Frage an die HR-Werkstatt: “Worauf sollten HR-Verantwortliche, Führungskräfte und Mitarbeitende achten, damit Supervision volle Wirkung entfaltet?“
Es antwortet: Ulrike Führmann, Supervisorin und Coach (DGSv), Kommunikationsberaterin, Organisationsentwicklerin und Autorin
Unsere Zeit ist durch Anspannungen geprägt: Folgen der Pandemie, der Krieg in der Ukraine, Klimakrise oder die Sorge vor einer Rezession. Viele Führungskräfte und Mitarbeitende fühlen sich erschöpft oder sind dünnhäutiger geworden. Darunter leiden die Arbeitsqualität, die Stimmung und die Gesundheit.
Ein wichtiges Instrument der Personal- und Teamentwicklung kann Abhilfe schaffen: Supervision – und dies nicht nur in Krisenzeiten. Ursprünglich bekannt aus sozialwirtschaftlichen und pädagogischen Bereichen, gewinnt Supervision in der Wirtschaft immer mehr an Bedeutung. Zu Recht: Supervision stärkt die Handlungsfähigkeit von Fach- und Führungskräften.
Mit Supervision auf Schatzsuche
In der Supervision schafft eine Supervisorin oder ein Supervisor für Einzelpersonen, vor allem aber für Teams oder Gruppen einen strukturierten und wertschätzenden Rahmen, der psychologische Sicherheit bietet.
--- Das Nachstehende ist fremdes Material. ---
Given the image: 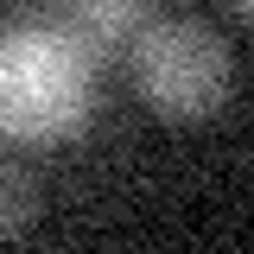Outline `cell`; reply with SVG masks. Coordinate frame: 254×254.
<instances>
[{"mask_svg": "<svg viewBox=\"0 0 254 254\" xmlns=\"http://www.w3.org/2000/svg\"><path fill=\"white\" fill-rule=\"evenodd\" d=\"M95 115V51L64 19L0 26V140L51 146Z\"/></svg>", "mask_w": 254, "mask_h": 254, "instance_id": "obj_1", "label": "cell"}, {"mask_svg": "<svg viewBox=\"0 0 254 254\" xmlns=\"http://www.w3.org/2000/svg\"><path fill=\"white\" fill-rule=\"evenodd\" d=\"M133 89L165 121H203L235 89V58L203 19H159L133 38Z\"/></svg>", "mask_w": 254, "mask_h": 254, "instance_id": "obj_2", "label": "cell"}, {"mask_svg": "<svg viewBox=\"0 0 254 254\" xmlns=\"http://www.w3.org/2000/svg\"><path fill=\"white\" fill-rule=\"evenodd\" d=\"M64 6H70L64 26L76 32L95 58L115 51L127 32H140V26H146V13H153V0H64Z\"/></svg>", "mask_w": 254, "mask_h": 254, "instance_id": "obj_3", "label": "cell"}, {"mask_svg": "<svg viewBox=\"0 0 254 254\" xmlns=\"http://www.w3.org/2000/svg\"><path fill=\"white\" fill-rule=\"evenodd\" d=\"M32 216H38V185L19 165H0V242H13Z\"/></svg>", "mask_w": 254, "mask_h": 254, "instance_id": "obj_4", "label": "cell"}, {"mask_svg": "<svg viewBox=\"0 0 254 254\" xmlns=\"http://www.w3.org/2000/svg\"><path fill=\"white\" fill-rule=\"evenodd\" d=\"M229 6H235V13H242V19H248V13H254V0H229Z\"/></svg>", "mask_w": 254, "mask_h": 254, "instance_id": "obj_5", "label": "cell"}]
</instances>
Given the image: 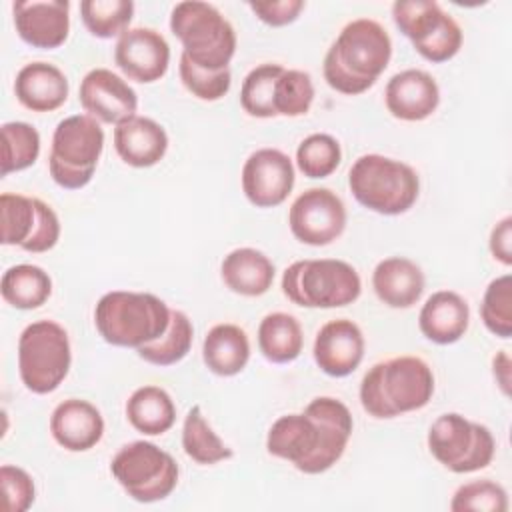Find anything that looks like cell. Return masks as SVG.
<instances>
[{"mask_svg": "<svg viewBox=\"0 0 512 512\" xmlns=\"http://www.w3.org/2000/svg\"><path fill=\"white\" fill-rule=\"evenodd\" d=\"M352 428V414L342 400L318 396L308 402L304 412L274 420L266 436V450L304 474H322L342 458Z\"/></svg>", "mask_w": 512, "mask_h": 512, "instance_id": "1", "label": "cell"}, {"mask_svg": "<svg viewBox=\"0 0 512 512\" xmlns=\"http://www.w3.org/2000/svg\"><path fill=\"white\" fill-rule=\"evenodd\" d=\"M392 58V40L386 28L372 18L348 22L324 56L326 84L346 96L372 88Z\"/></svg>", "mask_w": 512, "mask_h": 512, "instance_id": "2", "label": "cell"}, {"mask_svg": "<svg viewBox=\"0 0 512 512\" xmlns=\"http://www.w3.org/2000/svg\"><path fill=\"white\" fill-rule=\"evenodd\" d=\"M434 394V374L418 356L376 362L360 382V404L372 418H394L424 408Z\"/></svg>", "mask_w": 512, "mask_h": 512, "instance_id": "3", "label": "cell"}, {"mask_svg": "<svg viewBox=\"0 0 512 512\" xmlns=\"http://www.w3.org/2000/svg\"><path fill=\"white\" fill-rule=\"evenodd\" d=\"M170 308L150 292L112 290L94 308V324L104 342L134 348L160 338L170 324Z\"/></svg>", "mask_w": 512, "mask_h": 512, "instance_id": "4", "label": "cell"}, {"mask_svg": "<svg viewBox=\"0 0 512 512\" xmlns=\"http://www.w3.org/2000/svg\"><path fill=\"white\" fill-rule=\"evenodd\" d=\"M348 188L358 204L384 214L398 216L408 212L420 194L416 170L396 158L364 154L348 170Z\"/></svg>", "mask_w": 512, "mask_h": 512, "instance_id": "5", "label": "cell"}, {"mask_svg": "<svg viewBox=\"0 0 512 512\" xmlns=\"http://www.w3.org/2000/svg\"><path fill=\"white\" fill-rule=\"evenodd\" d=\"M170 30L182 42V54L204 70H226L234 58V26L208 2H178L170 14Z\"/></svg>", "mask_w": 512, "mask_h": 512, "instance_id": "6", "label": "cell"}, {"mask_svg": "<svg viewBox=\"0 0 512 512\" xmlns=\"http://www.w3.org/2000/svg\"><path fill=\"white\" fill-rule=\"evenodd\" d=\"M356 268L336 258L292 262L282 274V294L302 308H342L360 298Z\"/></svg>", "mask_w": 512, "mask_h": 512, "instance_id": "7", "label": "cell"}, {"mask_svg": "<svg viewBox=\"0 0 512 512\" xmlns=\"http://www.w3.org/2000/svg\"><path fill=\"white\" fill-rule=\"evenodd\" d=\"M104 150V130L88 114L60 120L52 134L48 170L52 180L66 190L84 188L98 166Z\"/></svg>", "mask_w": 512, "mask_h": 512, "instance_id": "8", "label": "cell"}, {"mask_svg": "<svg viewBox=\"0 0 512 512\" xmlns=\"http://www.w3.org/2000/svg\"><path fill=\"white\" fill-rule=\"evenodd\" d=\"M72 348L64 326L54 320L28 324L18 338V372L32 394L54 392L70 372Z\"/></svg>", "mask_w": 512, "mask_h": 512, "instance_id": "9", "label": "cell"}, {"mask_svg": "<svg viewBox=\"0 0 512 512\" xmlns=\"http://www.w3.org/2000/svg\"><path fill=\"white\" fill-rule=\"evenodd\" d=\"M110 472L122 490L142 504L168 498L180 474L172 454L148 440L124 444L112 458Z\"/></svg>", "mask_w": 512, "mask_h": 512, "instance_id": "10", "label": "cell"}, {"mask_svg": "<svg viewBox=\"0 0 512 512\" xmlns=\"http://www.w3.org/2000/svg\"><path fill=\"white\" fill-rule=\"evenodd\" d=\"M426 440L430 454L454 474H470L486 468L496 450L490 428L458 412L440 414L432 422Z\"/></svg>", "mask_w": 512, "mask_h": 512, "instance_id": "11", "label": "cell"}, {"mask_svg": "<svg viewBox=\"0 0 512 512\" xmlns=\"http://www.w3.org/2000/svg\"><path fill=\"white\" fill-rule=\"evenodd\" d=\"M392 18L414 50L432 64L448 62L462 48L460 24L434 0H398L392 4Z\"/></svg>", "mask_w": 512, "mask_h": 512, "instance_id": "12", "label": "cell"}, {"mask_svg": "<svg viewBox=\"0 0 512 512\" xmlns=\"http://www.w3.org/2000/svg\"><path fill=\"white\" fill-rule=\"evenodd\" d=\"M2 244L18 246L26 252H48L58 244V214L40 198L4 192L0 196Z\"/></svg>", "mask_w": 512, "mask_h": 512, "instance_id": "13", "label": "cell"}, {"mask_svg": "<svg viewBox=\"0 0 512 512\" xmlns=\"http://www.w3.org/2000/svg\"><path fill=\"white\" fill-rule=\"evenodd\" d=\"M346 220V206L330 188L304 190L288 210L290 232L308 246H328L338 240Z\"/></svg>", "mask_w": 512, "mask_h": 512, "instance_id": "14", "label": "cell"}, {"mask_svg": "<svg viewBox=\"0 0 512 512\" xmlns=\"http://www.w3.org/2000/svg\"><path fill=\"white\" fill-rule=\"evenodd\" d=\"M242 192L256 208L280 206L294 188V164L278 148L252 152L242 166Z\"/></svg>", "mask_w": 512, "mask_h": 512, "instance_id": "15", "label": "cell"}, {"mask_svg": "<svg viewBox=\"0 0 512 512\" xmlns=\"http://www.w3.org/2000/svg\"><path fill=\"white\" fill-rule=\"evenodd\" d=\"M84 112L104 124H120L138 110V96L134 88L108 68L90 70L78 90Z\"/></svg>", "mask_w": 512, "mask_h": 512, "instance_id": "16", "label": "cell"}, {"mask_svg": "<svg viewBox=\"0 0 512 512\" xmlns=\"http://www.w3.org/2000/svg\"><path fill=\"white\" fill-rule=\"evenodd\" d=\"M114 62L134 82L160 80L170 64V46L154 28H128L114 46Z\"/></svg>", "mask_w": 512, "mask_h": 512, "instance_id": "17", "label": "cell"}, {"mask_svg": "<svg viewBox=\"0 0 512 512\" xmlns=\"http://www.w3.org/2000/svg\"><path fill=\"white\" fill-rule=\"evenodd\" d=\"M14 28L22 42L40 50L60 48L70 32L68 0H28L12 4Z\"/></svg>", "mask_w": 512, "mask_h": 512, "instance_id": "18", "label": "cell"}, {"mask_svg": "<svg viewBox=\"0 0 512 512\" xmlns=\"http://www.w3.org/2000/svg\"><path fill=\"white\" fill-rule=\"evenodd\" d=\"M364 348L366 342L360 326L348 318H336L318 330L312 354L316 366L324 374L344 378L360 366Z\"/></svg>", "mask_w": 512, "mask_h": 512, "instance_id": "19", "label": "cell"}, {"mask_svg": "<svg viewBox=\"0 0 512 512\" xmlns=\"http://www.w3.org/2000/svg\"><path fill=\"white\" fill-rule=\"evenodd\" d=\"M384 102L394 118L422 122L436 112L440 104V88L428 72L408 68L388 80Z\"/></svg>", "mask_w": 512, "mask_h": 512, "instance_id": "20", "label": "cell"}, {"mask_svg": "<svg viewBox=\"0 0 512 512\" xmlns=\"http://www.w3.org/2000/svg\"><path fill=\"white\" fill-rule=\"evenodd\" d=\"M50 434L68 452H86L104 436L100 410L82 398L62 400L50 416Z\"/></svg>", "mask_w": 512, "mask_h": 512, "instance_id": "21", "label": "cell"}, {"mask_svg": "<svg viewBox=\"0 0 512 512\" xmlns=\"http://www.w3.org/2000/svg\"><path fill=\"white\" fill-rule=\"evenodd\" d=\"M114 148L120 160L132 168L158 164L168 150V134L152 118L132 116L114 128Z\"/></svg>", "mask_w": 512, "mask_h": 512, "instance_id": "22", "label": "cell"}, {"mask_svg": "<svg viewBox=\"0 0 512 512\" xmlns=\"http://www.w3.org/2000/svg\"><path fill=\"white\" fill-rule=\"evenodd\" d=\"M470 324V306L454 290H438L426 298L418 314L420 332L434 344L458 342Z\"/></svg>", "mask_w": 512, "mask_h": 512, "instance_id": "23", "label": "cell"}, {"mask_svg": "<svg viewBox=\"0 0 512 512\" xmlns=\"http://www.w3.org/2000/svg\"><path fill=\"white\" fill-rule=\"evenodd\" d=\"M70 84L66 74L50 62L22 66L14 80L16 100L32 112L58 110L68 100Z\"/></svg>", "mask_w": 512, "mask_h": 512, "instance_id": "24", "label": "cell"}, {"mask_svg": "<svg viewBox=\"0 0 512 512\" xmlns=\"http://www.w3.org/2000/svg\"><path fill=\"white\" fill-rule=\"evenodd\" d=\"M426 278L422 268L404 256H390L376 264L372 288L378 300L390 308H410L424 294Z\"/></svg>", "mask_w": 512, "mask_h": 512, "instance_id": "25", "label": "cell"}, {"mask_svg": "<svg viewBox=\"0 0 512 512\" xmlns=\"http://www.w3.org/2000/svg\"><path fill=\"white\" fill-rule=\"evenodd\" d=\"M274 262L256 248H234L220 264V276L228 290L240 296H262L272 288Z\"/></svg>", "mask_w": 512, "mask_h": 512, "instance_id": "26", "label": "cell"}, {"mask_svg": "<svg viewBox=\"0 0 512 512\" xmlns=\"http://www.w3.org/2000/svg\"><path fill=\"white\" fill-rule=\"evenodd\" d=\"M202 360L216 376H236L250 360V340L238 324L222 322L212 326L202 342Z\"/></svg>", "mask_w": 512, "mask_h": 512, "instance_id": "27", "label": "cell"}, {"mask_svg": "<svg viewBox=\"0 0 512 512\" xmlns=\"http://www.w3.org/2000/svg\"><path fill=\"white\" fill-rule=\"evenodd\" d=\"M126 418L134 430L146 436H160L176 422L172 396L154 384L136 388L126 402Z\"/></svg>", "mask_w": 512, "mask_h": 512, "instance_id": "28", "label": "cell"}, {"mask_svg": "<svg viewBox=\"0 0 512 512\" xmlns=\"http://www.w3.org/2000/svg\"><path fill=\"white\" fill-rule=\"evenodd\" d=\"M304 346V332L296 316L270 312L258 324V348L272 364L294 362Z\"/></svg>", "mask_w": 512, "mask_h": 512, "instance_id": "29", "label": "cell"}, {"mask_svg": "<svg viewBox=\"0 0 512 512\" xmlns=\"http://www.w3.org/2000/svg\"><path fill=\"white\" fill-rule=\"evenodd\" d=\"M0 294L12 308L34 310L50 298L52 278L36 264H16L2 274Z\"/></svg>", "mask_w": 512, "mask_h": 512, "instance_id": "30", "label": "cell"}, {"mask_svg": "<svg viewBox=\"0 0 512 512\" xmlns=\"http://www.w3.org/2000/svg\"><path fill=\"white\" fill-rule=\"evenodd\" d=\"M182 448L188 458H192L196 464H202V466L218 464L234 456V450L226 446L222 438L212 430L200 406H192L184 416Z\"/></svg>", "mask_w": 512, "mask_h": 512, "instance_id": "31", "label": "cell"}, {"mask_svg": "<svg viewBox=\"0 0 512 512\" xmlns=\"http://www.w3.org/2000/svg\"><path fill=\"white\" fill-rule=\"evenodd\" d=\"M192 340H194L192 320L182 310H172L166 332L160 338L140 346L136 352L148 364L172 366L182 358H186V354L192 348Z\"/></svg>", "mask_w": 512, "mask_h": 512, "instance_id": "32", "label": "cell"}, {"mask_svg": "<svg viewBox=\"0 0 512 512\" xmlns=\"http://www.w3.org/2000/svg\"><path fill=\"white\" fill-rule=\"evenodd\" d=\"M134 16L132 0H82L80 18L86 30L102 40L122 36Z\"/></svg>", "mask_w": 512, "mask_h": 512, "instance_id": "33", "label": "cell"}, {"mask_svg": "<svg viewBox=\"0 0 512 512\" xmlns=\"http://www.w3.org/2000/svg\"><path fill=\"white\" fill-rule=\"evenodd\" d=\"M284 66L280 64H260L252 68L242 82L240 88V106L248 116L254 118H274L276 108H274V92H276V82L278 76L282 74Z\"/></svg>", "mask_w": 512, "mask_h": 512, "instance_id": "34", "label": "cell"}, {"mask_svg": "<svg viewBox=\"0 0 512 512\" xmlns=\"http://www.w3.org/2000/svg\"><path fill=\"white\" fill-rule=\"evenodd\" d=\"M2 168L0 174L8 176L30 168L40 156V134L28 122L2 124Z\"/></svg>", "mask_w": 512, "mask_h": 512, "instance_id": "35", "label": "cell"}, {"mask_svg": "<svg viewBox=\"0 0 512 512\" xmlns=\"http://www.w3.org/2000/svg\"><path fill=\"white\" fill-rule=\"evenodd\" d=\"M342 160L340 142L324 132L306 136L296 148V166L306 178H328Z\"/></svg>", "mask_w": 512, "mask_h": 512, "instance_id": "36", "label": "cell"}, {"mask_svg": "<svg viewBox=\"0 0 512 512\" xmlns=\"http://www.w3.org/2000/svg\"><path fill=\"white\" fill-rule=\"evenodd\" d=\"M480 318L486 330L498 338L512 336V276L502 274L494 278L482 296Z\"/></svg>", "mask_w": 512, "mask_h": 512, "instance_id": "37", "label": "cell"}, {"mask_svg": "<svg viewBox=\"0 0 512 512\" xmlns=\"http://www.w3.org/2000/svg\"><path fill=\"white\" fill-rule=\"evenodd\" d=\"M314 102V82L304 70H282L276 82L274 108L276 116H304Z\"/></svg>", "mask_w": 512, "mask_h": 512, "instance_id": "38", "label": "cell"}, {"mask_svg": "<svg viewBox=\"0 0 512 512\" xmlns=\"http://www.w3.org/2000/svg\"><path fill=\"white\" fill-rule=\"evenodd\" d=\"M452 512H506L508 494L504 486L492 480H474L458 486L450 500Z\"/></svg>", "mask_w": 512, "mask_h": 512, "instance_id": "39", "label": "cell"}, {"mask_svg": "<svg viewBox=\"0 0 512 512\" xmlns=\"http://www.w3.org/2000/svg\"><path fill=\"white\" fill-rule=\"evenodd\" d=\"M178 72H180V80H182L184 88L192 96H196L198 100H204V102L220 100L222 96L228 94L230 84H232L230 68L218 70V72H210V70H204V68L196 66L184 54L180 56Z\"/></svg>", "mask_w": 512, "mask_h": 512, "instance_id": "40", "label": "cell"}, {"mask_svg": "<svg viewBox=\"0 0 512 512\" xmlns=\"http://www.w3.org/2000/svg\"><path fill=\"white\" fill-rule=\"evenodd\" d=\"M0 482L4 492L6 512H26L36 498V488L32 476L18 466L4 464L0 468Z\"/></svg>", "mask_w": 512, "mask_h": 512, "instance_id": "41", "label": "cell"}, {"mask_svg": "<svg viewBox=\"0 0 512 512\" xmlns=\"http://www.w3.org/2000/svg\"><path fill=\"white\" fill-rule=\"evenodd\" d=\"M248 8L268 26H288L304 10L302 0H272V2H248Z\"/></svg>", "mask_w": 512, "mask_h": 512, "instance_id": "42", "label": "cell"}, {"mask_svg": "<svg viewBox=\"0 0 512 512\" xmlns=\"http://www.w3.org/2000/svg\"><path fill=\"white\" fill-rule=\"evenodd\" d=\"M490 252L504 266L512 264V216H504L490 232Z\"/></svg>", "mask_w": 512, "mask_h": 512, "instance_id": "43", "label": "cell"}, {"mask_svg": "<svg viewBox=\"0 0 512 512\" xmlns=\"http://www.w3.org/2000/svg\"><path fill=\"white\" fill-rule=\"evenodd\" d=\"M510 356L506 350L496 352L492 358V374L504 396H510Z\"/></svg>", "mask_w": 512, "mask_h": 512, "instance_id": "44", "label": "cell"}]
</instances>
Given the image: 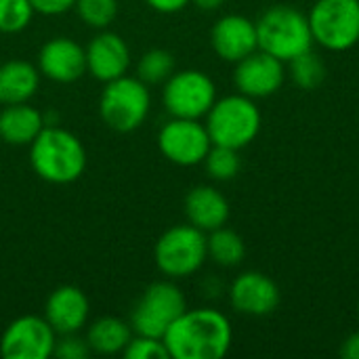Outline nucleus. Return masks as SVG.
<instances>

So können die Teilnehmenden – die Supervisandinnen und Supervisanden – Fachthemen, Probleme oder auch Fehler reflektieren. Denk- und Handlungsmuster werden hinterfragt und dadurch neue Perspektiven gewonnen. Die Supervisandinnen und Supervisanden können Stärken und Ressourcen (wieder) entdecken und andere – entlastende oder nützlichere – Verhaltensweisen erarbeiten. Gleichzeitig stellt sich bei ihnen oft das Gefühl ein, selbstwirksam zu sein – ein wichtiger Baustein für die Gesunderhaltung.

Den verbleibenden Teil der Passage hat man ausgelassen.